+++ INFORMATION GIVEN
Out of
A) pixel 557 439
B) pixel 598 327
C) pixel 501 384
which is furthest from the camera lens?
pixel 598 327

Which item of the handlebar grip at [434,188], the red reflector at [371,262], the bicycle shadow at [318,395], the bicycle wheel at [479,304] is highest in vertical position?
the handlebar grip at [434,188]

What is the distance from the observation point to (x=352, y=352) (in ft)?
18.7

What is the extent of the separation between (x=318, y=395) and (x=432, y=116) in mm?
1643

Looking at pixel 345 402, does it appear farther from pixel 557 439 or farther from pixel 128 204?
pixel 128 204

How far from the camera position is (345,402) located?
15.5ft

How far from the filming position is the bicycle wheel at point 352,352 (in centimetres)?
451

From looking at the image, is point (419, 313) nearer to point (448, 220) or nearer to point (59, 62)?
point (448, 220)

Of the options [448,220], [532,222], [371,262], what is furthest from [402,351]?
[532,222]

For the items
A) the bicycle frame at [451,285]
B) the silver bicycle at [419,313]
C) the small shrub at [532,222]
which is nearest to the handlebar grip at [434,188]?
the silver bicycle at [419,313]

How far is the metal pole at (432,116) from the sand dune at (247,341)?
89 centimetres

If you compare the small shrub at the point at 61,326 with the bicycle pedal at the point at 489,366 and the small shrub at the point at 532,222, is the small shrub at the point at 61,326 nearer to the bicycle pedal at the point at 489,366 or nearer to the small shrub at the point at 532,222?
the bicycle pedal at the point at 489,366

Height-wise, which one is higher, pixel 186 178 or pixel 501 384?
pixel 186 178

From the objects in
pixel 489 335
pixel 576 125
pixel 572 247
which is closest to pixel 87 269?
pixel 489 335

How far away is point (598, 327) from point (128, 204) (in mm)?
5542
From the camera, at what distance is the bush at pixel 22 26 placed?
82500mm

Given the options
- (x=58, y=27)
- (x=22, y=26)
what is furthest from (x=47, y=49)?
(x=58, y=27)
++++++
EXERCISE DETAILS.
Please turn the listing above into a Markdown table with the columns "Row" and "Line". Give each non-blank line its own row and skip the blank ones.

RESPONSE TO THIS TASK.
| Row | Line |
|---|---|
| 1 | Out of |
| 2 | A) pixel 557 439 |
| 3 | B) pixel 598 327 |
| 4 | C) pixel 501 384 |
| 5 | which is furthest from the camera lens? |
| 6 | pixel 598 327 |
| 7 | Which item of the handlebar grip at [434,188], the red reflector at [371,262], the bicycle shadow at [318,395], the bicycle wheel at [479,304] is highest in vertical position? |
| 8 | the handlebar grip at [434,188] |
| 9 | What is the distance from the observation point to (x=352, y=352) (in ft)? |
| 10 | 18.7 |
| 11 | What is the extent of the separation between (x=318, y=395) and (x=432, y=116) in mm? |
| 12 | 1643 |
| 13 | Looking at pixel 345 402, does it appear farther from pixel 557 439 or farther from pixel 128 204? |
| 14 | pixel 128 204 |
| 15 | How far from the camera position is (345,402) located? |
| 16 | 15.5ft |
| 17 | How far from the filming position is the bicycle wheel at point 352,352 (in centimetres)? |
| 18 | 451 |
| 19 | From looking at the image, is point (419, 313) nearer to point (448, 220) or nearer to point (59, 62)? |
| 20 | point (448, 220) |
| 21 | Of the options [448,220], [532,222], [371,262], what is furthest from [402,351]? |
| 22 | [532,222] |
| 23 | For the items |
| 24 | A) the bicycle frame at [451,285] |
| 25 | B) the silver bicycle at [419,313] |
| 26 | C) the small shrub at [532,222] |
| 27 | which is nearest to the handlebar grip at [434,188]? |
| 28 | the silver bicycle at [419,313] |
| 29 | How far is the metal pole at (432,116) from the sand dune at (247,341)? |
| 30 | 89 centimetres |
| 31 | If you compare the small shrub at the point at 61,326 with the bicycle pedal at the point at 489,366 and the small shrub at the point at 532,222, is the small shrub at the point at 61,326 nearer to the bicycle pedal at the point at 489,366 or nearer to the small shrub at the point at 532,222? |
| 32 | the bicycle pedal at the point at 489,366 |
| 33 | Height-wise, which one is higher, pixel 186 178 or pixel 501 384? |
| 34 | pixel 186 178 |
| 35 | From the objects in |
| 36 | pixel 489 335 |
| 37 | pixel 576 125 |
| 38 | pixel 572 247 |
| 39 | which is closest to pixel 87 269? |
| 40 | pixel 489 335 |
| 41 | How far away is point (598, 327) from point (128, 204) (in mm)? |
| 42 | 5542 |
| 43 | From the camera, at what distance is the bush at pixel 22 26 placed? |
| 44 | 82500mm |
| 45 | Given the options |
| 46 | - (x=58, y=27) |
| 47 | - (x=22, y=26) |
| 48 | what is furthest from (x=47, y=49)? |
| 49 | (x=58, y=27) |